| LISTED ENTRIES |
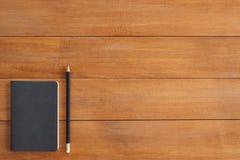 Предпосылка деревянного стола стола офиса с насмешкой вверх по тетрадям и карандашу и заводу Стоковые Изображения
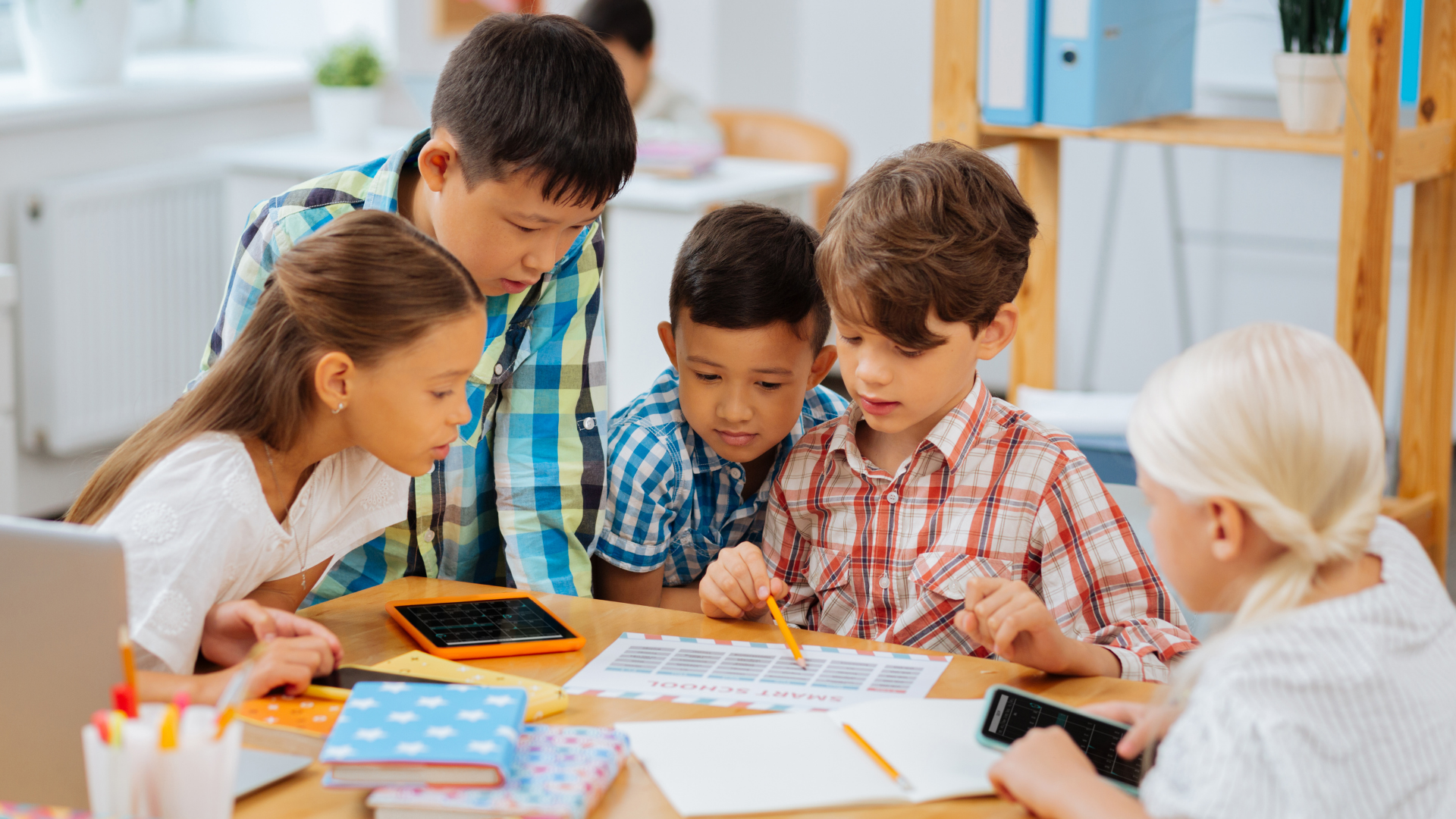 Image shows students working together around a classroom table.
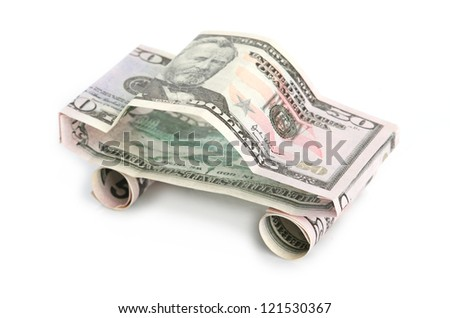 car made from dollar isolated on white background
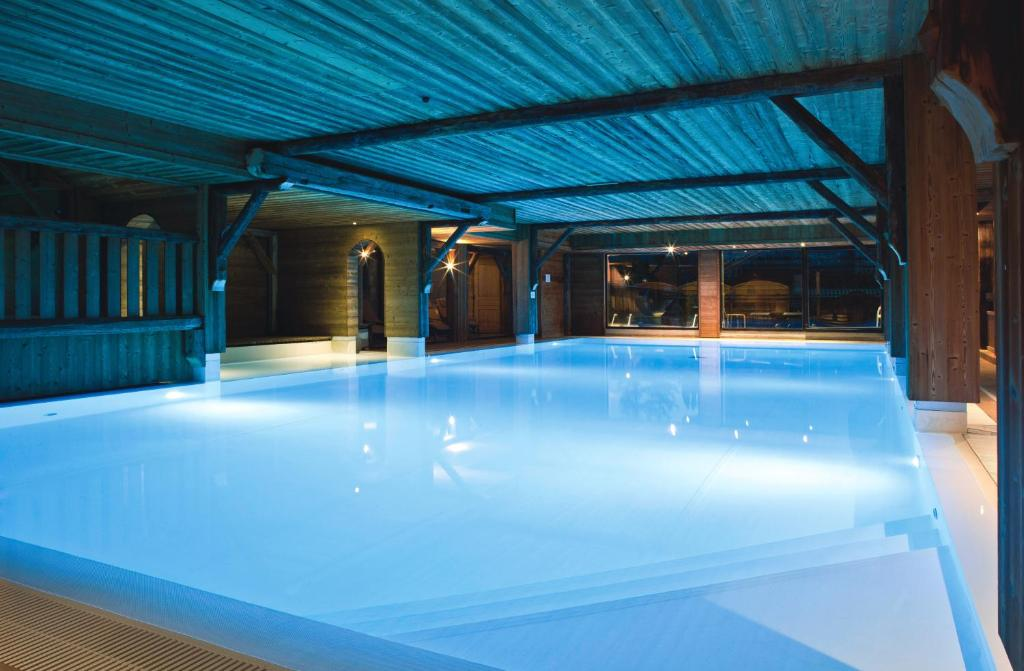 The swimming pool at or near Chalet-Hôtel La Marmotte, La Tapiaz & SPA, The Originals Relais (Hotel-Chalet de Tradition)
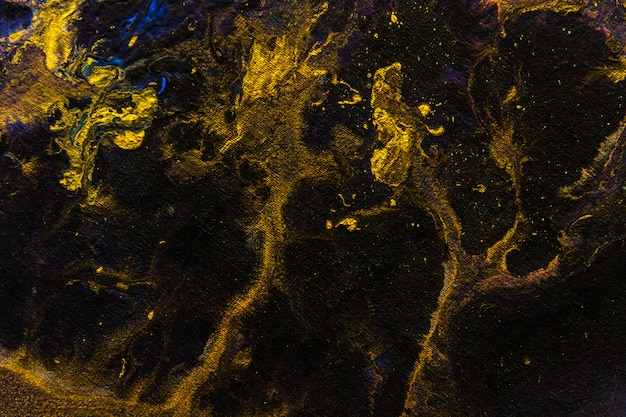 Creative gold black abstract hand painted background wallpaper texture design close-up fragment motion stains of fluid acrylic watercolor oil painting picture canvas modern contemporary piece of art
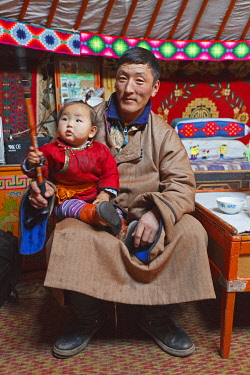 MON1261AW Mongolia, Ovorkhangai, Khungu Khan Natural Reserve. A Nomad man sits inside his ger with his daughter.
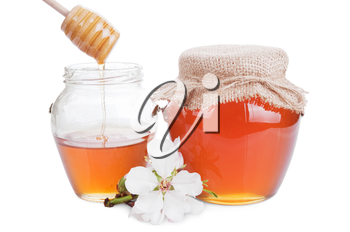 glass jars with honey and wooden stick isolated on white background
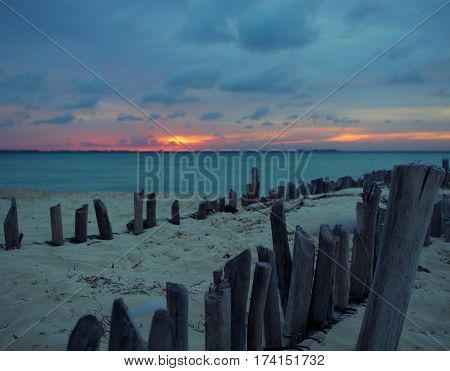 A makeshift jetty at sunset on Isla Mujeres, Mexico's Playa Norte Beach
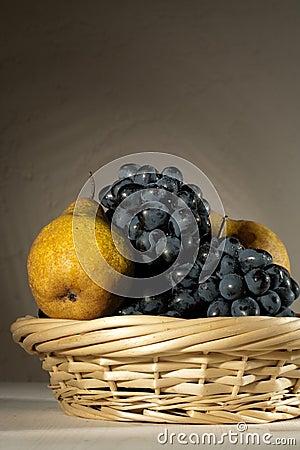 Fresh tasty fruit in the bast basket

| DIRECTIONS |
Each entry is to be returned precisely as it appears, but the pictures are to be dropped.

| EXERCISE ANSWER |
 Предпосылка деревянного стола стола офиса с насмешкой вверх по тетрадям и карандашу и заводу Стоковые Изображения
 Image shows students working together around a classroom table.
 car made from dollar isolated on white background
 The swimming pool at or near Chalet-Hôtel La Marmotte, La Tapiaz & SPA, The Originals Relais (Hotel-Chalet de Tradition)
 Creative gold black abstract hand painted background wallpaper texture design close-up fragment motion stains of fluid acrylic watercolor oil painting picture canvas modern contemporary piece of art
 MON1261AW Mongolia, Ovorkhangai, Khungu Khan Natural Reserve. A Nomad man sits inside his ger with his daughter.
 glass jars with honey and wooden stick isolated on white background
 A makeshift jetty at sunset on Isla Mujeres, Mexico's Playa Norte Beach
 Fresh tasty fruit in the bast basket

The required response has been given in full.